> [TEXT PASSAGE]:
==================================================
NVME devices can advertise multiple power states.  These states can
be either "operational" (the device is fully functional but possibly
slow) or "non-operational" (the device is asleep until woken up).
Some devices can automatically enter a non-operational state when
idle for a specified amount of time and then automatically wake back
up when needed.

The hardware configuration is a table.  For each state, an entry in
the table indicates the next deeper non-operational state, if any,
to autonomously transition to and the idle time required before
transitioning.

This patch teaches the driver to program APST so that each
successive non-operational state will be entered after an idle time
equal to 100% of the total latency (entry plus exit) associated with
that state.  A sysfs attribute 'apst_max_latency_ns' gives the
maximum acceptable latency in ns; non-operational states with total
latency greater than this value will not be used.  As a special
case, apst_max_latency_ns=0 will disable APST entirely.
==================================================
> [DATA SHOWN]:
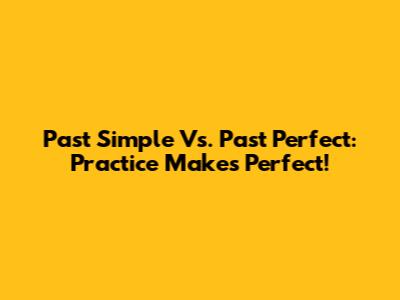 Past Simple Vs. Past Perfect: Practice Makes Perfect!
==================================================
> [TASKS]:
1. Answer these from the patch description:
(a) What is a device like in an "operational" power state?
(b) Besides the next deeper non-operational state, what does each entry in the hardware configuration table indicate?
(c) What value of apst_max_latency_ns disables APST entirely?
2. Please retype the patch description from "The hardware configuration" up to and including "transitioning.".

> [RESPONSES PER TASK]:
1.
(a) It is fully functional but possibly slow.
(b) It indicates the idle time required before transitioning.
(c) 0

2.
The hardware configuration is a table.  For each state, an entry in
the table indicates the next deeper non-operational state, if any,
to autonomously transition to and the idle time required before
transitioning.